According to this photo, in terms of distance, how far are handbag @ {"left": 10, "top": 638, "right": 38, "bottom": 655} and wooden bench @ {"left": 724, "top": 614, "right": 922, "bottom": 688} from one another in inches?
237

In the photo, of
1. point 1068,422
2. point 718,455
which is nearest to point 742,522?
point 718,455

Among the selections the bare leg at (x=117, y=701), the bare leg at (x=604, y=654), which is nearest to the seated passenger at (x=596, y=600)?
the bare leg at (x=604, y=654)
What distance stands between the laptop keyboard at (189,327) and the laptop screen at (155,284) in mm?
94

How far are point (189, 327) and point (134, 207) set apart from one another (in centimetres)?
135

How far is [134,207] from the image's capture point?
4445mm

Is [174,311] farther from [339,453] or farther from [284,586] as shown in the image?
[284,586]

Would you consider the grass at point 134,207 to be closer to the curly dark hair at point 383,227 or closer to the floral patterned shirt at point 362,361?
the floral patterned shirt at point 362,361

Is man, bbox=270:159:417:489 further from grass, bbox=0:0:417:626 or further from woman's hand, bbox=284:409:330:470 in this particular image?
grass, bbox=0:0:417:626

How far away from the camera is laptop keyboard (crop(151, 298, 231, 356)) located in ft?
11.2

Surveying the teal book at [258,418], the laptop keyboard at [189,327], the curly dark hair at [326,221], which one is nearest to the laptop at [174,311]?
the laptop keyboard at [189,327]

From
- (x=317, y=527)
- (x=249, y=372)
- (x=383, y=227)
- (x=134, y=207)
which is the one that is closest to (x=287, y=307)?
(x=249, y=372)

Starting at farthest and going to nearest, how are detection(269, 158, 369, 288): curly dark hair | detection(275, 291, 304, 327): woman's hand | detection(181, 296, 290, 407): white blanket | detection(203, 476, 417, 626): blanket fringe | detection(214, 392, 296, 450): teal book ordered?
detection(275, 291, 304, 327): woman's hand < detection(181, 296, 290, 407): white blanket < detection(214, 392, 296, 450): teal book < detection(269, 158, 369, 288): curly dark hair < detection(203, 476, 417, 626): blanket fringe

▶ [TASK OBJECTIVE] Copy out the entire listing above line for line, keeping every character the same.

▶ [ANSWER BELOW]
According to this photo, in terms of distance, how far are handbag @ {"left": 10, "top": 638, "right": 38, "bottom": 655} and wooden bench @ {"left": 724, "top": 614, "right": 922, "bottom": 688} from one another in inches?
237

In the photo, of
1. point 1068,422
2. point 718,455
which is nearest to point 742,522?
point 718,455

Among the selections the bare leg at (x=117, y=701), the bare leg at (x=604, y=654), which is nearest to the seated passenger at (x=596, y=600)?
the bare leg at (x=604, y=654)
What distance stands between the laptop keyboard at (189,327) and the laptop screen at (155,284) in mm?
94

How far are point (189, 327) and point (134, 207) set apart from one another (in centimetres)?
135

How far is [134,207] from the image's capture point?
4445mm

Is [174,311] farther from [339,453] or farther from [284,586] as shown in the image?
[284,586]

Would you consider the grass at point 134,207 to be closer to the curly dark hair at point 383,227 or closer to the floral patterned shirt at point 362,361?
the floral patterned shirt at point 362,361

Is man, bbox=270:159:417:489 further from grass, bbox=0:0:417:626 or further from woman's hand, bbox=284:409:330:470 in this particular image?
grass, bbox=0:0:417:626

How far away from the camera is laptop keyboard (crop(151, 298, 231, 356)) located in ft?
11.2

Surveying the teal book at [258,418], the laptop keyboard at [189,327], the curly dark hair at [326,221], which one is nearest to the laptop at [174,311]?
the laptop keyboard at [189,327]

From
- (x=317, y=527)
- (x=249, y=372)
- (x=383, y=227)
- (x=134, y=207)
which is the one that is closest to (x=287, y=307)?
(x=249, y=372)

Starting at farthest and going to nearest, how are detection(269, 158, 369, 288): curly dark hair | detection(275, 291, 304, 327): woman's hand | detection(181, 296, 290, 407): white blanket | detection(203, 476, 417, 626): blanket fringe | detection(214, 392, 296, 450): teal book ordered?
detection(275, 291, 304, 327): woman's hand < detection(181, 296, 290, 407): white blanket < detection(214, 392, 296, 450): teal book < detection(269, 158, 369, 288): curly dark hair < detection(203, 476, 417, 626): blanket fringe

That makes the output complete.